Re: Enormous Daily files in /usr/local/nagios/var/archives (

Post by ssax »

Please edit this file:

Code: Select all

/var/lib/pgsql/data/postgresql.conf
Change this:

Code: Select all

#standard_conforming_strings = on
To this:

Code: Select all

standard_conforming_strings = off
Then restart the postgresql/httpd/crond services:

Code: Select all

systemctl restart postgresql httpd crond
Then run this command:

Code: Select all

echo "truncate table xi_events; truncate table xi_meta; truncate table xi_eventqueue;" | psql nagiosxi nagiosxi
Let me know if that resolves the issue with the old hosts showing up.

If it doesn't, try doing this as well:

Please go to Configure > Core Config Manager > Tools > Config File Management:
- Click the Delete Files button (don't worry, it's safe, they will be rewritten)
- Then click the Write Configs button
- Then apply configuration
wrobj0
Posts: 17
Joined: Fri Dec 20, 2019 2:47 pm

Re: Enormous Daily files in /usr/local/nagios/var/archives (

Post by wrobj0 »

Unfortunately, even after rewriting the config files, servers that no longer exist are appearing in the archive files. And the files are still the same size, 1.1GB as of today.
gsmith
Posts: 1253
Joined: Tue Mar 02, 2021 11:15 am

Re: Enormous Daily files in /usr/local/nagios/var/archives (

Post by gsmith »

Hi

From a command line:

Code: Select all

mysql -u root -p nagios;
select display_name from nagios_hosts;
Do you see the "old" hosts in that list?

RECORDS SUPPLIED |
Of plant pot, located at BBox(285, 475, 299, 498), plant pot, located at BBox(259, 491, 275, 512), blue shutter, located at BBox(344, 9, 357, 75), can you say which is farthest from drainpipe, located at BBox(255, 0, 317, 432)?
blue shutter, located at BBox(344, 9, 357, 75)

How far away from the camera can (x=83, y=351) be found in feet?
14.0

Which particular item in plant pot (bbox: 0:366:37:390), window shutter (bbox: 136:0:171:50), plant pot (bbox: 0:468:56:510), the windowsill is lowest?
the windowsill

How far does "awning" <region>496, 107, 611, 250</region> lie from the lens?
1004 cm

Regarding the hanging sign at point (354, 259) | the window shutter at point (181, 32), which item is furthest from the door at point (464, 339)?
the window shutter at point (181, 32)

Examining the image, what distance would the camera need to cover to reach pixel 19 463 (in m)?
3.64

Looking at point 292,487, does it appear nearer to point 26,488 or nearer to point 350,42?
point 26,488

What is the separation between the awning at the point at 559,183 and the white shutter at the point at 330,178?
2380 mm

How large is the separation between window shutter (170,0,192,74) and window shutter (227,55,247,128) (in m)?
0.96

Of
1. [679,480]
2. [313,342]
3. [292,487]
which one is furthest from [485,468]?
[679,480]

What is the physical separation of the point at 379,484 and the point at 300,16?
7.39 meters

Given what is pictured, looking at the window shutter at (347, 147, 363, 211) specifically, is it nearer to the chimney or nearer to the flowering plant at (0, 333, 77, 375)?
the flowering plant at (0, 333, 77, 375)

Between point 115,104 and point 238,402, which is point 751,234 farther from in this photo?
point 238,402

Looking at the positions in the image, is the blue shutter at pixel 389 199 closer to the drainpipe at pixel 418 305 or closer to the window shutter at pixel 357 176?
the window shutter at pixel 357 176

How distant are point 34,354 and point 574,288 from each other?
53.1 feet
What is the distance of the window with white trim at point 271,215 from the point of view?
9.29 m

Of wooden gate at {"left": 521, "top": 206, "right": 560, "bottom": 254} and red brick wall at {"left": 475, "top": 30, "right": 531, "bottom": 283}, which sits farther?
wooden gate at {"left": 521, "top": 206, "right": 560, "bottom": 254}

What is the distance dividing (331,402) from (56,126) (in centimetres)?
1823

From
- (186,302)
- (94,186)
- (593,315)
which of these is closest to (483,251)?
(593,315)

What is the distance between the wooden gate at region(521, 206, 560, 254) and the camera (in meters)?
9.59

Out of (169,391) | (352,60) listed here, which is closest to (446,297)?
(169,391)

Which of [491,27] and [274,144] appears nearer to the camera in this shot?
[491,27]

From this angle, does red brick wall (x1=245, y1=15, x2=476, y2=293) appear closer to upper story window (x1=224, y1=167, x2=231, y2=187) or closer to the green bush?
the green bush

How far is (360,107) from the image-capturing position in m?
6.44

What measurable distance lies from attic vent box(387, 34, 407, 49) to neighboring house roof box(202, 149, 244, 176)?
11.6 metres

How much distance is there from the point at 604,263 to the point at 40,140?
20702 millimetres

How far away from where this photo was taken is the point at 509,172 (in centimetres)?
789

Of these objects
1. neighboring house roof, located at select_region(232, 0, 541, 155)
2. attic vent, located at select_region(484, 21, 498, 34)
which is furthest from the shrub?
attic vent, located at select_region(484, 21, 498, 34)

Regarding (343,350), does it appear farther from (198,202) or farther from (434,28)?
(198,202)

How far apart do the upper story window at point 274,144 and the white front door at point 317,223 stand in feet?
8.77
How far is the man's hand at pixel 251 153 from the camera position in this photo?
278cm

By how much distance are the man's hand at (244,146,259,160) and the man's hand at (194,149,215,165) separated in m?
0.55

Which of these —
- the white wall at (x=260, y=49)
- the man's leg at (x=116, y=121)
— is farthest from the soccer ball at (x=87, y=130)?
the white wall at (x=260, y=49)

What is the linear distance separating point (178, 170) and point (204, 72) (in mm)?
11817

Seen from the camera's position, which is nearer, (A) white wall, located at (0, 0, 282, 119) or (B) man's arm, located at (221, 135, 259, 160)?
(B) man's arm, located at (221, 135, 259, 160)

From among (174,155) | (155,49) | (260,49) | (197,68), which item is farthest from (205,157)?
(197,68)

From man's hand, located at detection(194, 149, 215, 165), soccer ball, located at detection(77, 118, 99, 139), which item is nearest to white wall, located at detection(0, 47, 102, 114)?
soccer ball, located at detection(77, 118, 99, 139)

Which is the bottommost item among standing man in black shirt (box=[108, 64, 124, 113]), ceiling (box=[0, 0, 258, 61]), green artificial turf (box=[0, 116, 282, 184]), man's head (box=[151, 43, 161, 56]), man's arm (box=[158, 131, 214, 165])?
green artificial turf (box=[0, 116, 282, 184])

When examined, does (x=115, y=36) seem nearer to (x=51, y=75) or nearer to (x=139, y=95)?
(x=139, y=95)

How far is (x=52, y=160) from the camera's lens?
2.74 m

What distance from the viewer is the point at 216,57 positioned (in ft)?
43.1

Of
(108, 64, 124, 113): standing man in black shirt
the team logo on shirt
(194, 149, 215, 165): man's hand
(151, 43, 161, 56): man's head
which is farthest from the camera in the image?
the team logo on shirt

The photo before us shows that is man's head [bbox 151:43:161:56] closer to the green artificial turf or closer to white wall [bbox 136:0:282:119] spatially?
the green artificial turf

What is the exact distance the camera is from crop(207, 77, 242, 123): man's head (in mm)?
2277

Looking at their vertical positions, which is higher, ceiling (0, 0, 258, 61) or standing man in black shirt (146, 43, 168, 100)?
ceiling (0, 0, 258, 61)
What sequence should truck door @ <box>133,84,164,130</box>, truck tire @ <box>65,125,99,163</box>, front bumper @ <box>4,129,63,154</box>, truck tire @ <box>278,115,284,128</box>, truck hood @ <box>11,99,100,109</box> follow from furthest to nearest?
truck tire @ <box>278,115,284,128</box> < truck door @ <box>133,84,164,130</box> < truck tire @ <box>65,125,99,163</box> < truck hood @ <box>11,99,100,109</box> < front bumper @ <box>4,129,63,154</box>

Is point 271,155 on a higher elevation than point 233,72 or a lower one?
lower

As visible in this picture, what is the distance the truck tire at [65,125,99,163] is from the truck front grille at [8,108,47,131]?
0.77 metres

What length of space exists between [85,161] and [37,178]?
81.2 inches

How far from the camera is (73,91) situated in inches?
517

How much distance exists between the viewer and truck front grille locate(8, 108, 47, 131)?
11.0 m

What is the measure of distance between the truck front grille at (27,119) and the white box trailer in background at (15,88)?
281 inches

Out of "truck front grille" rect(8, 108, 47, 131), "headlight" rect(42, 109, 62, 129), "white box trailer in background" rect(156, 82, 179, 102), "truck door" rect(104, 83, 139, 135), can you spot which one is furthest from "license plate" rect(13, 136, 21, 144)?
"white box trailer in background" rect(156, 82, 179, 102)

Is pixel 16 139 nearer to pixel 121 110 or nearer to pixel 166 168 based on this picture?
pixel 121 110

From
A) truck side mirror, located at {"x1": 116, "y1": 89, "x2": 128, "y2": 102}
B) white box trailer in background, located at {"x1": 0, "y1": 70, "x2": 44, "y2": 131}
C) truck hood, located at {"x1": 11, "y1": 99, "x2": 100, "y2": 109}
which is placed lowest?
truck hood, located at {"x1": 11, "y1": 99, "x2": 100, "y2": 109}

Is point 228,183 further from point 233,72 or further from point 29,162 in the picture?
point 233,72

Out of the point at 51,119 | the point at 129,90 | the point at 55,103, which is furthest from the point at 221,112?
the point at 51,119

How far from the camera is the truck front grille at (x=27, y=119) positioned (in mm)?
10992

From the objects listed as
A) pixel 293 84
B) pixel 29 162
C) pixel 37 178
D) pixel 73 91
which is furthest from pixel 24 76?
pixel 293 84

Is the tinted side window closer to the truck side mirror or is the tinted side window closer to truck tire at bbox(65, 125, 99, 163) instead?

REQUEST 1 |
Copy the rows above verbatim, beginning with the line containing "How far does" and ending with the line containing "7.39 meters", both lines included.
REQUEST 2 |
Extend the forum thread about oversized Nagios archive files, picking up after its final post.

TASK RESPONSE 1 |
How far does "awning" <region>496, 107, 611, 250</region> lie from the lens?
1004 cm

Regarding the hanging sign at point (354, 259) | the window shutter at point (181, 32), which item is furthest from the door at point (464, 339)?
the window shutter at point (181, 32)

Examining the image, what distance would the camera need to cover to reach pixel 19 463 (in m)?
3.64

Looking at point 292,487, does it appear nearer to point 26,488 or nearer to point 350,42?
point 26,488

What is the separation between the awning at the point at 559,183 and the white shutter at the point at 330,178?
2380 mm

How large is the separation between window shutter (170,0,192,74) and window shutter (227,55,247,128) (in m)?
0.96

Of
1. [679,480]
2. [313,342]
3. [292,487]
which one is furthest from [485,468]?
[679,480]

What is the physical separation of the point at 379,484 and the point at 300,16?
7.39 meters

TASK RESPONSE 2 |
Thanks
wrobj0
Posts: 17
Joined: Fri Dec 20, 2019 2:47 pm

Re: Enormous Daily files in /usr/local/nagios/var/archives (

Post by wrobj0 »

I do not.

As an example, I see this in the log file:

Code: Select all

[1596036618] Warning: Check of host 'centos3' timed out after 30.00 seconds
[1596036678] wproc:   host=centos3; service=(null);
And that does not exist in the display_name column.

Code: Select all

MariaDB [nagios]> select * from nagios_hosts where display_name like '%centos%' ;
Empty set (0.01 sec)
But the same query syntax will find "localhost," which exists there.

Code: Select all

MariaDB [nagios]> select * from nagios_hosts where display_name like '%local%' ;
...
-------+----------------+------+------+----------------+------+------+------+------------+
1 row in set (0.00 sec)
gsmith
Posts: 1253
Joined: Tue Mar 02, 2021 11:15 am

Re: Enormous Daily files in /usr/local/nagios/var/archives (

Post by gsmith »

Hi

From a command line:

Code: Select all

mysql -u root -p nagios;
select name1 from nagios_objects;
Do you see the "old" hosts in that list?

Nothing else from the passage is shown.